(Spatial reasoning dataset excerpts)
────────────────────────────────────────

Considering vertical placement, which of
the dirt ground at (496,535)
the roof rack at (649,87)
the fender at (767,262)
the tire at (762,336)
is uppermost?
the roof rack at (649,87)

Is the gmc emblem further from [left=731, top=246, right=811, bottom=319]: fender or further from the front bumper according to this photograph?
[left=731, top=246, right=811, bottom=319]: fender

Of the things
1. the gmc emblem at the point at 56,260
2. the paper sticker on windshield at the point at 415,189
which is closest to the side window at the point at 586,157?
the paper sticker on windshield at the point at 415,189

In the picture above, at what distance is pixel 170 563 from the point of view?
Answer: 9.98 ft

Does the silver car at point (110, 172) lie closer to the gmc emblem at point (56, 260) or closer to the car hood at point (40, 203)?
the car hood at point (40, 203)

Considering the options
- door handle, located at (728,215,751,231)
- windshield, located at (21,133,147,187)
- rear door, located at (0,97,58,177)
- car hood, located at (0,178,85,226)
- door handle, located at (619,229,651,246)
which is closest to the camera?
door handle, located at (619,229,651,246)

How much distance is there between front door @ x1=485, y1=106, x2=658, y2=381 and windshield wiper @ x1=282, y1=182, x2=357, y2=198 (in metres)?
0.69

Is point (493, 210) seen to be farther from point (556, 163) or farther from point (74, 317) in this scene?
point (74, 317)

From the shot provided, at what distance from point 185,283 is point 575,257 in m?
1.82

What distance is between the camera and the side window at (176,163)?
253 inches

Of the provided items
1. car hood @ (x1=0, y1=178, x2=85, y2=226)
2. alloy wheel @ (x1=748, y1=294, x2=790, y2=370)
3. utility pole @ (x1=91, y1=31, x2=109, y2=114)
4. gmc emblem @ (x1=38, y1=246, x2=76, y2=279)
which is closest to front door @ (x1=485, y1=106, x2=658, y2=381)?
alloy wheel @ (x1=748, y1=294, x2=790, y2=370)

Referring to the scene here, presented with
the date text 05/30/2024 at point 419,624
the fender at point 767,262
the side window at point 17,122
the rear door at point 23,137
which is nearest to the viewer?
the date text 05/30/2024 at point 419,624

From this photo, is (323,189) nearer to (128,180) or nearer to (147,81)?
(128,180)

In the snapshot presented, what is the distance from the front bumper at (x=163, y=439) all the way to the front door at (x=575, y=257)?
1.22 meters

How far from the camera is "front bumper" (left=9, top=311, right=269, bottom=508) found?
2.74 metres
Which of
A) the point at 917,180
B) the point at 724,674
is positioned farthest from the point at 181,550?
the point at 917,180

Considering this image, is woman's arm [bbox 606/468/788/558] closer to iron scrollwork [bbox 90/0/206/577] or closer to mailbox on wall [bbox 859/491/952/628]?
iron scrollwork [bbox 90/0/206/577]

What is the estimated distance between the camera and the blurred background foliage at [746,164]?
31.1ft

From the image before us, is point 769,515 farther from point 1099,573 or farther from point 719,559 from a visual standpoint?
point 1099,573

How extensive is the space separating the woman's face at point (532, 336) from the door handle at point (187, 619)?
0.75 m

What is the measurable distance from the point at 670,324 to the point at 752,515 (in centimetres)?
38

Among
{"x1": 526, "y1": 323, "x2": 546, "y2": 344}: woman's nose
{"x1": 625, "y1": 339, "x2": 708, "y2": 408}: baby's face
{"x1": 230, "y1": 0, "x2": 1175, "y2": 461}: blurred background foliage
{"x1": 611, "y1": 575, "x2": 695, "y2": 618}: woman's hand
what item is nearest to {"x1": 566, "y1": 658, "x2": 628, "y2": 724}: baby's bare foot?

────────────────────────────────────────

* _Your objective_
Transcribe all of the material exactly. Omit nothing.

* _The response_
Considering vertical placement, which of
the dirt ground at (496,535)
the roof rack at (649,87)
the fender at (767,262)
the tire at (762,336)
is uppermost?
the roof rack at (649,87)

Is the gmc emblem further from [left=731, top=246, right=811, bottom=319]: fender or further from the front bumper according to this photograph?
[left=731, top=246, right=811, bottom=319]: fender

Of the things
1. the gmc emblem at the point at 56,260
2. the paper sticker on windshield at the point at 415,189
which is closest to the side window at the point at 586,157?
the paper sticker on windshield at the point at 415,189

In the picture above, at what distance is pixel 170 563 from the point of view?
Answer: 9.98 ft

Does the silver car at point (110, 172) lie closer to the gmc emblem at point (56, 260) or closer to the car hood at point (40, 203)?
the car hood at point (40, 203)

Considering the options
- door handle, located at (728,215,751,231)
- windshield, located at (21,133,147,187)
- rear door, located at (0,97,58,177)
- car hood, located at (0,178,85,226)
- door handle, located at (619,229,651,246)
which is closest to the camera?
door handle, located at (619,229,651,246)

How much distance is there between front door @ x1=485, y1=106, x2=658, y2=381 and windshield wiper @ x1=282, y1=182, x2=357, y2=198 (in metres)?
0.69

Is point (493, 210) seen to be farther from point (556, 163) or farther from point (74, 317) in this scene?
point (74, 317)

From the shot provided, at what distance from point 185,283 is point 575,257 in m?
1.82

What distance is between the camera and the side window at (176,163)?
253 inches

Of the provided items
1. car hood @ (x1=0, y1=178, x2=85, y2=226)
2. alloy wheel @ (x1=748, y1=294, x2=790, y2=370)
3. utility pole @ (x1=91, y1=31, x2=109, y2=114)
4. gmc emblem @ (x1=38, y1=246, x2=76, y2=279)
which is closest to front door @ (x1=485, y1=106, x2=658, y2=381)?
alloy wheel @ (x1=748, y1=294, x2=790, y2=370)

Referring to the scene here, presented with
the date text 05/30/2024 at point 419,624
the fender at point 767,262
the side window at point 17,122
the rear door at point 23,137
which is nearest to the viewer?
the date text 05/30/2024 at point 419,624

From this photo, is (323,189) nearer to (128,180) or nearer to (147,81)?
(128,180)

In the snapshot presented, what is the distance from the front bumper at (x=163, y=439) all the way to the front door at (x=575, y=257)?
1.22 meters

How far from the camera is "front bumper" (left=9, top=311, right=269, bottom=508) found?
2.74 metres
Which of
A) the point at 917,180
B) the point at 724,674
is positioned farthest from the point at 181,550?
the point at 917,180

Considering this image, is woman's arm [bbox 606/468/788/558] closer to iron scrollwork [bbox 90/0/206/577] or closer to mailbox on wall [bbox 859/491/952/628]?
iron scrollwork [bbox 90/0/206/577]

What is the estimated distance between the camera and the blurred background foliage at [746,164]?
31.1ft

From the image before us, is point 769,515 farther from point 1099,573 or farther from point 719,559 from a visual standpoint?
point 1099,573

How extensive is the space separating the woman's face at point (532, 336) from the door handle at point (187, 619)?
0.75 m

What is the measurable distance from the point at 670,324 to the point at 752,515 (in centimetres)?
38

Among
{"x1": 526, "y1": 323, "x2": 546, "y2": 344}: woman's nose
{"x1": 625, "y1": 339, "x2": 708, "y2": 408}: baby's face
{"x1": 230, "y1": 0, "x2": 1175, "y2": 461}: blurred background foliage
{"x1": 611, "y1": 575, "x2": 695, "y2": 618}: woman's hand
what item is nearest to {"x1": 566, "y1": 658, "x2": 628, "y2": 724}: baby's bare foot?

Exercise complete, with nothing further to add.